2. Place the bowl onto the mixer attachment. Start running on the lowest speed.
3. Gradually add in the milk and water while it’s mixing. Let it mix until it comes together as a dough. Increase one speed to speed up the process. Once it has come together, stop the mixer and lift up the paddle.
4. Spread the softened butter around the dough. Let it mix again on low to incorporate the butter. Increase the speed to higher speed (speed 3 on KitchenAid). Let it mix for about 8 minutes.
5. Knead the dough into a bowl. Place it onto a greased bowl.
6. Cover with cling film and let it prove for 45 minutes or until the size is doubled.
7. After 45 minutes, you’ll notice the size is doubled. Remove the dough from the bowl. Cut and divide it into 8 pieces. For each piece, knead and roll into a ball shape as shown in the video. Place each ball on a non-stick square size parchment paper. Let it prove for another 30 minutes.

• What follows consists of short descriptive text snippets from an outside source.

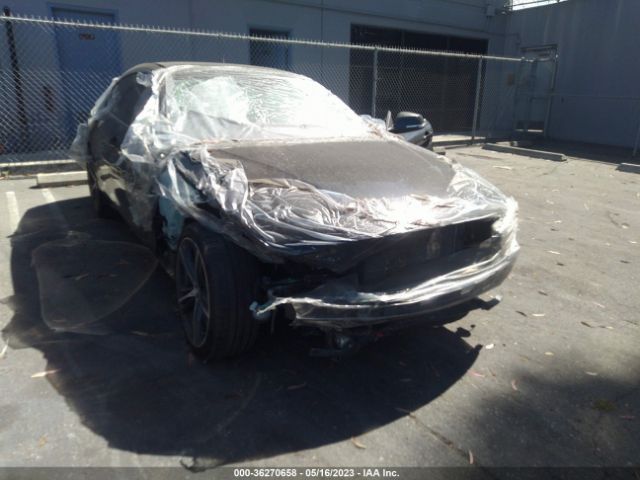 WBA4J5C56JBM64979 BMW 4 Series 440i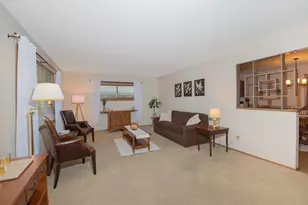 1432 Breeze Terrace, Racine, WI 53406 - Photo 12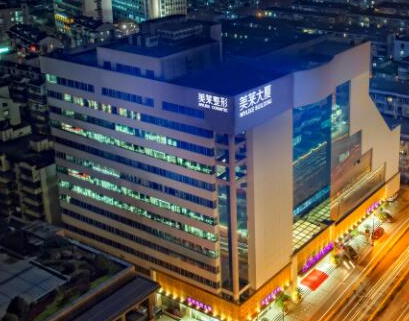 杭州好的整形醫(yī)院都是哪些？你更中意哪一家呢！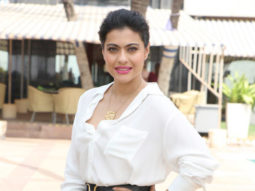 “Helicopter Eela is neither overtly emotional nor humorous like Golmaal Again” – Kajol
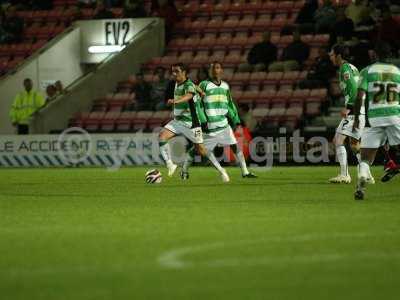 20090901 - AFC BOURNEMOUTH3 JPT 260.jpg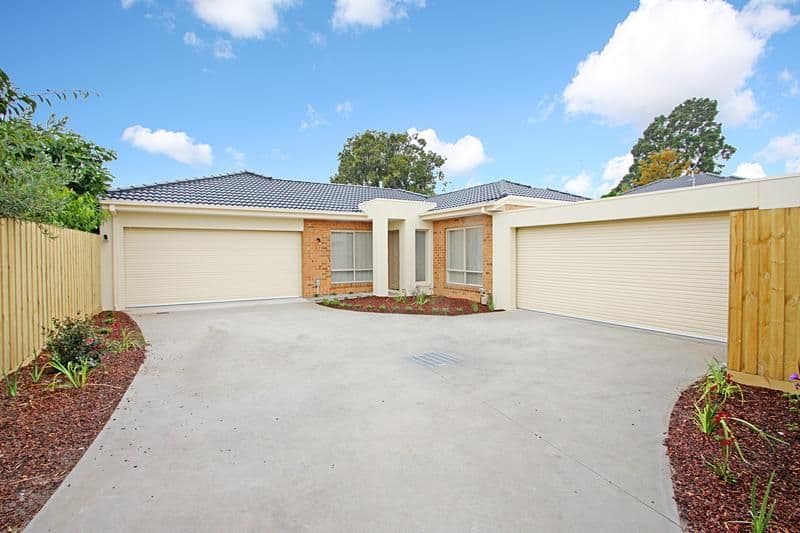 25 Lillian Street, CLAYTON VIC 3168, Clayton - Thumbnail 4
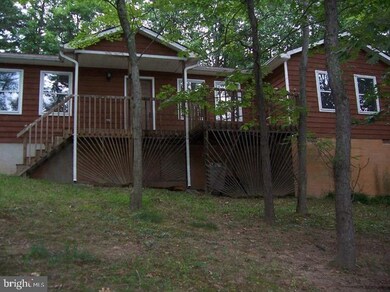 1258 Lakeview Dr, Cross Junction, VA 22625 - photo 2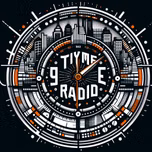 Tyme Radio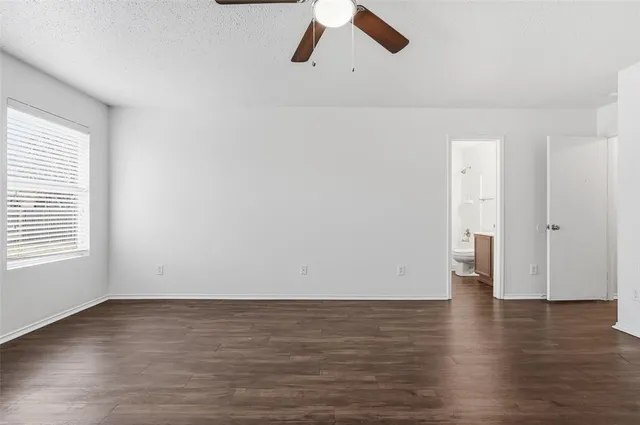 $250,000 | 2509 Margaret Lane, Anna, TX 75409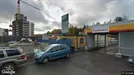 Apartment for rent, Tampere Kaakkoinen, Tampere, Tieteenkatu<span class="blurred street-number" onclick="ProcessAdRequest(17840984)"><span class="hint">See no.</span>[xxxxxx]</span>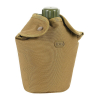 Підсумок для фляги  M-TAC MOLLE 10326003 - Зображення №3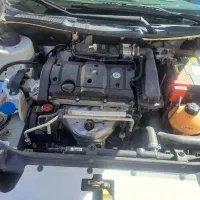 فروش خودرو|خودرو سواری و وانت|نورآباد, |دیوار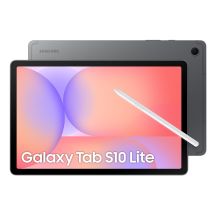 Samsung Galaxy Tab S10 lite (X400) 6/128GB Grey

8. Prepare a pot and fill with oil of at least 1 inch height. Heat up the oil to 160°C/320°F.
9. Gently place the dough together with the parchment paper into the oil. Cook each side for about 2 minutes or until it is browned. Maintain the temperature to 160°C/320°F or slightly lower. Set the donuts aside to cool down slightly.
10. On a plate, add the sugar and cinnamon powder. Mix until well combined. Coat the sugar on the donuts.